Editor’s note: Article courtesy of Chattanoogan.com
Errors that were made in a city-wide rezoning in the 1980’s are causing problems for the owners of an apartment complex on Fountain Avenue.
At Thursday’s East Ridge City Council meeting, a public hearing on the rezoning of the Sweetbay Apartments at 3623 Fountain Avenue drew considerable opposition from people who live nearby.
Although the apartment complex has been in business for decades, the property was split on the zoning map with part being zoned R-3 residential apartment district and another portion of the property zoned R-1 residential. When the mistake was discovered, the continued use as apartments was allowed and designated as a legal non-conforming use on the R-1 portion of the property.
The building on the R-3 portion has been condemned and must be torn down, but apartments could be permitted there once an application has been made.
The owner, Sweetbay LLC., has been in the process of renovating one building at a time on the portion of land that has R-1 zoning. Two buildings in this zone have been completed. Ten units have been completed in the third building, but these apartments were vacant for an extended period and lost the status that allowed the non-conforming use. In order for the remaining 10 units in the building to be renovated and upgraded, the zoning needs to be changed to R-3.
Citizens opposed to the rezoning believe the additional 10 apartments will bring increased traffic. There was also concern that the driveway is on a blind curve and that there is no place for children to wait for a school bus.
A public hearing was held during the June 14 city council meeting where all interested parties were given an opportunity to be heard. A condition put on the property was that short-term rentals will be prohibited on the entire property. Mike Croxall, the contractor representing the owners at the meeting Thursday night, said he had the authority to commit to requests made at the public hearing such as adding a school bus shelter and flashing lights and mirrors as a way to warn motorists of the blind driveway. City Attorney Mark Litchford told the council that if stipulations are attached to the rezoning, the owner has no choice except to follow them. Vice Mayor Larry Sewell asked to see in writing what they agree to do before a vote is taken.
The council voted to table the issue, so no vote was taken on the rezoning request Thursday night.
A motion passed at the meeting to divert funds that had been designated for a multi-use pavilion on the old McBrien School property to instead build a new animal shelter. Money the city has received from the Border Region designation will be used for the project. City Manager Scott Miller estimated that a 5,000 square foot facility will cost $1.5 million including acquisition of the property and architectural fees. This price estimate does not factor in a full dog park, he said.
The vast majority of people who adopt animals from the city’s shelter come from outside the city, said Director of Community Services Kenny Custer. Events such as those held at the McKamey Shelter can attract many people, and economic development could increase with businesses such as dog grooming and businesses that sell dog treats, said Mr. Miller, and the Border Region allows for parks.
Councilman Jacky Cagle suggested making sure a shelter will conform to the use of Border Region money before voting, however the vote was unanimous to move forward to build the shelter.
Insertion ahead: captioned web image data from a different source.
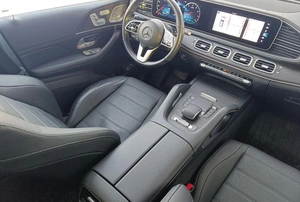 Внедорожник Mercedes-benz GLE-класс 2021 года, 8450000 рублей, Красноярск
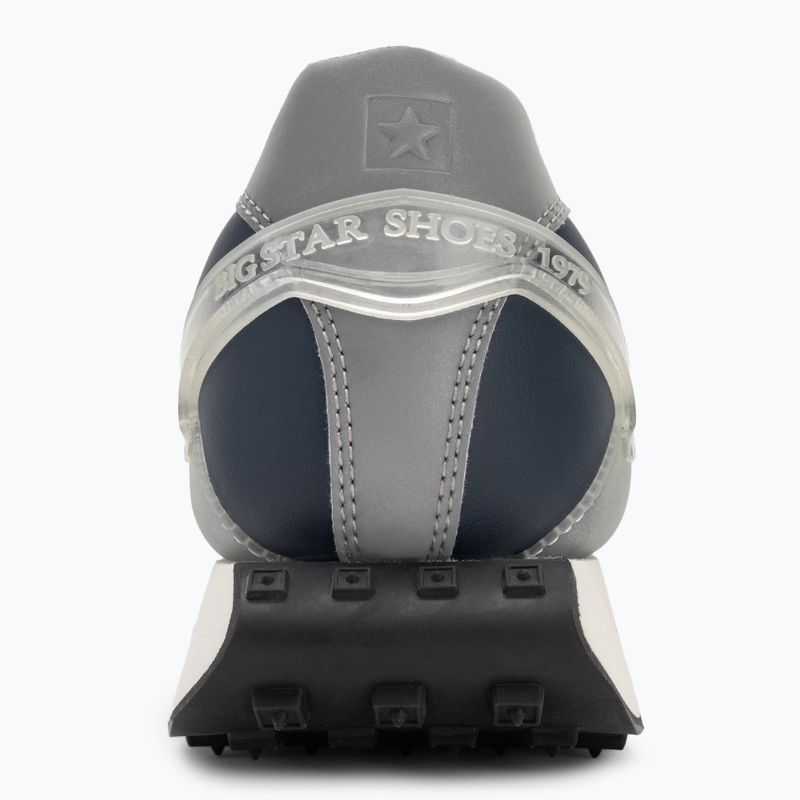 BIG STAR férfi cipő RR174373 tengerészkék 6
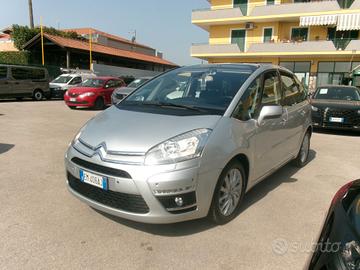 Citroen C4 PICASSO 1.6 HDI 110CV EXCLUSIVE NAVI/PD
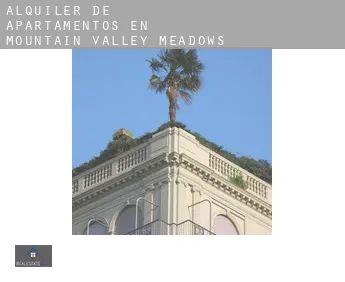 Alquiler de apartamentos en  Mountain Valley Meadows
The General Fund budget for fiscal year 2018-2019 totaling $13,667,059 passed on second and final reading. The property tax rate remains at $1.3381 per every $100 of assessed property value. Some of the highlights are a three percent cost of living adjustment for all employees and no increase in medical insurance premiums. Five additional full-time positions are funded: three firefighters, one IT technician, one code enforcement officer and one part-time community center assistant. Vehicle and equipment replacements totaling $445,342 are included as well as $46,500 to replace a pickup truck for the waste management department.
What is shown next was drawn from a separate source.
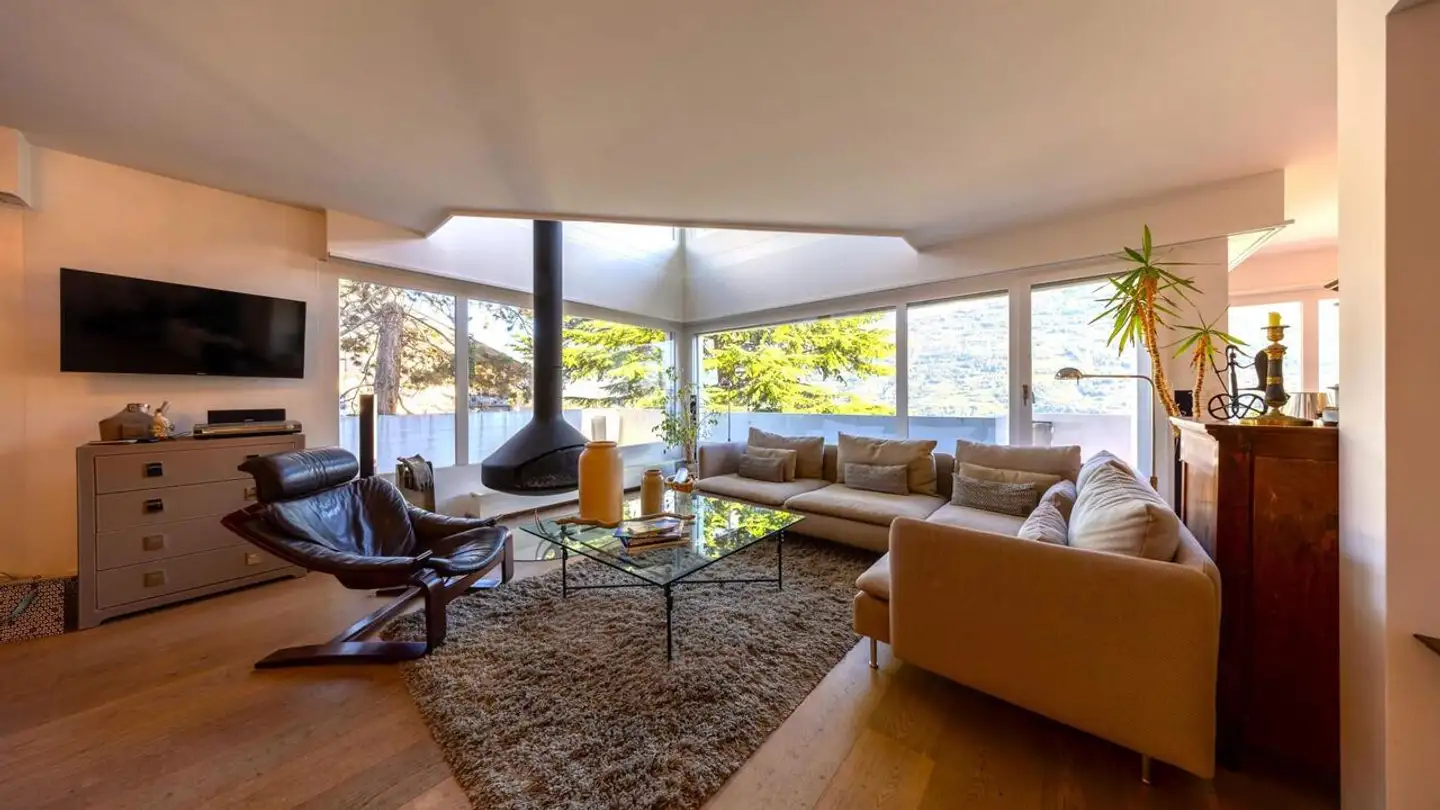 Casa singola in vendita - Route Du Sanetsch 56, 1950 Sion - Foto 3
The council voted to hire an ethics officer in regard to an ethics complaint against Mayor Brent Lambert. Stephen Greer, city attorney of Dunlap, Tn., was chosen for the position.
Wiser Consultants was approved for engineering services relating to ADA compliance tied to transportation improvement programs. The ADA transition plan is required in order to receive grants for transportation projects.
A resolution authorized the city to apply for the TML Risk Management Pool Safety Partners grant. This grant is used to provide a safe and hazard-free workplace for city employees. Application will also be made for a Georgia Pacific Foundation Bucket Brigade Grant. If received, it will buy replacement gear for the fire department for approximately $18,750 with no matching funds required.
The lowest bid of $26,474 was approved for the purchase and installation of a HVAC unit for the East Ridge Community Center to replace the old one for which replacement parts are no longer available.
Landscaping of the median and rights-of-way on Camp Jordan Parkway at the I-75 Exit 1 interchange will be done by Ooltewah Nursery and Landscape Company for a cost not to exceed $47,800. A change order request in an amount not to exceed $53,076 was authorized for C.W. Matthews Contracting Company for the reconfiguration project also at the interchange.
The council voted unanimously to retain Mr. Miller as city manager for the city of East Ridge. Three percent will be added to his pension. “If I could vote twice, I would,” said Mayor Lambert.